The man in the video approaching so many women seems more because he's unsuccessful than anything else. You seem to describe it as him just walking around asking these people out one after the other after the other, almost linearly right in front of the other girls. Yes, that would be creepy. But the scenes and times of day change. I mean, you don't just try once at something then give up. That'd be like picking up an instrument with no prior experience, trying to play it, and saying, 'Oh well. I guess I should just give up.' It's just not how things work.
Him asking out more than one girl? I can think of a couple of reasons why. Safety being one. There's safety in numbers, that's why you're supposed to go on your first date with another person. Just in case the other person is crazy. Also, not everyone is out and about alone. If you want to find a date, you need to talk to people. Even if those people are in groups. One person saying no doesn't mean everyone else there hates you.
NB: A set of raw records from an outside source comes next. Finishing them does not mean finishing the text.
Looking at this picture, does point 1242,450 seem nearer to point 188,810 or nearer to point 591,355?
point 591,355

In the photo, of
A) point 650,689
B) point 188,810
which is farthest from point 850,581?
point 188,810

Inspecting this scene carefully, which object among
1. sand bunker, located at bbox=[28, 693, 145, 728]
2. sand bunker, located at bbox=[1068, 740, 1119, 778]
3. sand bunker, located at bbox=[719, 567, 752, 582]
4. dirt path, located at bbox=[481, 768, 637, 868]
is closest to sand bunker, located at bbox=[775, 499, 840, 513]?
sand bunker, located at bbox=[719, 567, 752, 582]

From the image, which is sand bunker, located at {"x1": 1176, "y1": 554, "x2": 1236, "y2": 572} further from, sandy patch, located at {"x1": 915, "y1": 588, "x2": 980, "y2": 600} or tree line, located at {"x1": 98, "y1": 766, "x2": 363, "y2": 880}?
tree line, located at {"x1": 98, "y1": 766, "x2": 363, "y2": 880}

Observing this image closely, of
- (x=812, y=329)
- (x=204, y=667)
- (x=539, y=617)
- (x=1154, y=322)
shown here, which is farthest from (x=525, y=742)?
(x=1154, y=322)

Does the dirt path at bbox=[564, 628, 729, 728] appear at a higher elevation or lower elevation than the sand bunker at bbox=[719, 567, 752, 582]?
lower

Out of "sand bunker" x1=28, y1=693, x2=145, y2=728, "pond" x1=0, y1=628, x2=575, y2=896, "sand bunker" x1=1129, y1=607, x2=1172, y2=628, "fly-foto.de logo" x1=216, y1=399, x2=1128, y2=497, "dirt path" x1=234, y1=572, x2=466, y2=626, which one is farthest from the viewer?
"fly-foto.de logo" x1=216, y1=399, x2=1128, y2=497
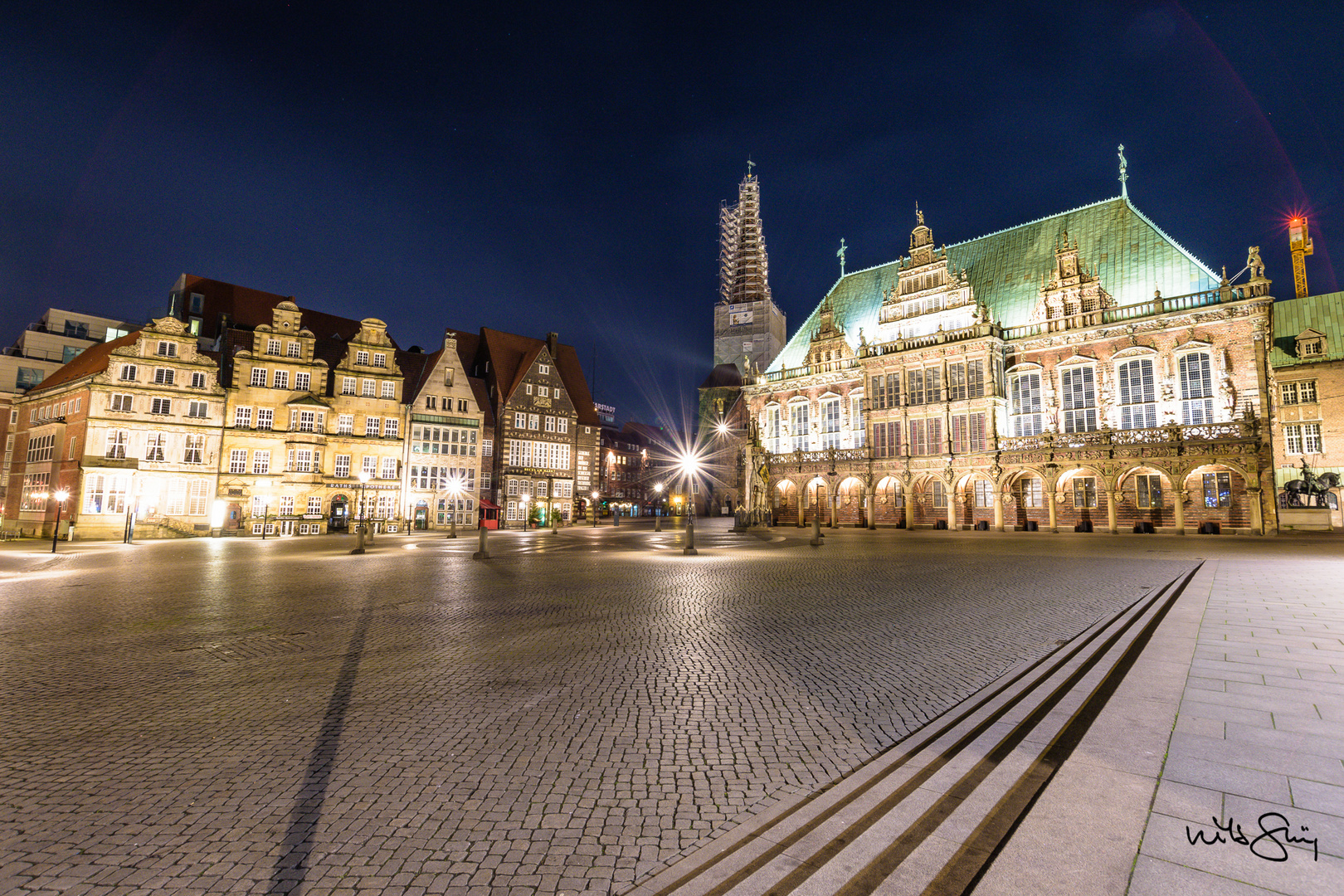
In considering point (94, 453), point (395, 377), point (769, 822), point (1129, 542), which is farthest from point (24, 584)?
point (1129, 542)

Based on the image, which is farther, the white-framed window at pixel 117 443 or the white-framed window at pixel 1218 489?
the white-framed window at pixel 117 443

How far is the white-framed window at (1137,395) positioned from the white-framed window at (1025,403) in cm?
443

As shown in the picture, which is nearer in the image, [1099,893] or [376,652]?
[1099,893]

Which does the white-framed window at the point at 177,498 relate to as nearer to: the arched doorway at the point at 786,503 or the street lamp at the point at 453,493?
the street lamp at the point at 453,493

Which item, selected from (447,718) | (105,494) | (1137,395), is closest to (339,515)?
(105,494)

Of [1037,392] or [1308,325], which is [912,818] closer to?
[1037,392]

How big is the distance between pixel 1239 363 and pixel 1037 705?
131ft

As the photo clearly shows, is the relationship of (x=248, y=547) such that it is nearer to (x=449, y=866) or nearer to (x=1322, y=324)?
(x=449, y=866)

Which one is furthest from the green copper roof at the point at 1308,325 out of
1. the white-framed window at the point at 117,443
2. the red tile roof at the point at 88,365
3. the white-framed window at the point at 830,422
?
the red tile roof at the point at 88,365

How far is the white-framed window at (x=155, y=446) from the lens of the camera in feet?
121

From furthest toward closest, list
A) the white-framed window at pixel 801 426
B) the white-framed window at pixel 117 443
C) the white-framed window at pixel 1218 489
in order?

Plus, they've had the additional time around you to develop an impression. They know whether or not they'd like to date you. So, it doesn't hurt to ask. If your referring to the fact that he went on more than one date, fine. I don't think that was overly wrong of him either. All of these people are complete strangers to him, or at least that's what we're lead to believe. Anyone of them could decide they don't like him and just end it there. Similarly, they could be incompatible with him and so he would cut it off. With this kind of no-strings-attached approach, there is no investment. You're just getting to know each other, to see if it could maybe work. It's what I imagine speed dating would be like, if it were instead called long-dating.
Your eighth point is his lack of chatting up the woman. I agree with you that he should have. He probably would've had more success that way too. But he might not have a lot of experience with meeting people. He was definitely nervous. He could also be a little shy. His inexperience should be a quality about him that's unattractive, not the video. It's not him being some insensitive guy, it's him not really knowing what to say.
Finally, I don't think they secret filmed women, or that it was set up. I honestly think they filmed it then and there, and that's the whole reason behind the people not telling him to run off more often. They seemed a little nervous, truthfully. People get nervous in front of cameras, because they know they are being recorded. They don't want to look bad or arrogant. Further, your closing comment does offend me a little. You are pretty much saying that if it cast a woman, it would've been more about the conversation and that it's male cast pretty much ruins the message. It seems to me you are saying that all guys just want to get the girl and don't care about the relationship. That does not seem fair to me, and I think it would allow for a very glaring double standard.
Thank you for your time, Ms. Lloyd. I hope you find my comments intriguing, even if you don't agree with them. At the very least, it might humor you. Have a nice day.